Un patrimoine en péril
Le flot de touristes a transformé le quartier, autrefois paisible, en un lieu de passage rapide. Guy, un résident de longue date, raconte comment l’ouverture d’un bar local il y a une décennie a marqué le début de la dégradation de leur cadre de vie. « Ça nous a attiré toute la misère de la ville », accuse-t-il, se référant à la hausse des prix et à la vacance croissante des logements, remplacés par des locations touristiques comme des Airbnb.
Les anciens du quartier, comme Patrick, se souviennent d’une époque où la communauté comptait encore près de 400 habitants. Aujourd'hui, ils ne sont plus que 150. « Les gens veulent vendre pour profiter de la hausse des valeurs immobilières, mais à quel prix ? » interroge-t-il.
Rassemblement et espoir
Vendredi dernier, sous une banderole criant « Non à l'ouverture d'un sixième restaurant », une vingtaine d'habitants se sont rassemblés pour faire entendre leur voix. Ils craignent que la mise en place d'un nouvel établissement ne fasse qu'empirer les problèmes existants. La mairie de Marseille a promis d'écouter ces préoccupations. Audrey Gatian, adjointe au maire, assure qu'il est impératif de valoriser le patrimoine tout en reconnaissant les défis posés par la pression touristique.

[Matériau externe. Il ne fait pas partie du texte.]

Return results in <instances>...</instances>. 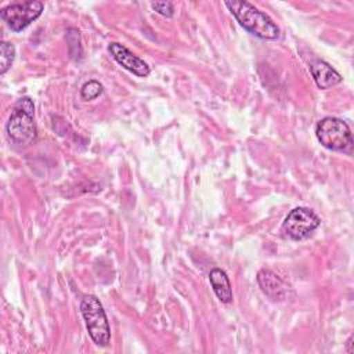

Vers une solution équilibrée
Le projet en question, dirigé par l'entrepreneur Michel Athenour, prévoit la création d’un espace culturel et convivial, avec des hébergements pour artistes et une salle d’exposition. Cependant, il fait face à une forte opposition. « Nous n’avons pas besoin d’un autre restaurant, mais d’espaces qui répondent aux besoins de la communauté », clame un résident. Certains ont même proposé des idées alternatives, comme l'installation de sanitaires publics pour améliorer le cadre de vie.
Il est clair que le débat autour du surtourisme à Marseille est complexe et passionné, reflétant les tensions entre le besoin d'attraction touristique et la préservation de la qualité de vie des résidents. « Le bon et le mauvais touriste existent, mais il est important de ne pas oublier la population locale », rappelle Oscar, un jeune travaillant dans la restauration.
La réalité est que le quartier, tout en étant un joyau marseillais, doit trouver un équilibre entre ses besoins historiques et l'afflux de visiteurs, une tâche ardue qui nécessitera écoute et engagement de toutes les parties prenantes.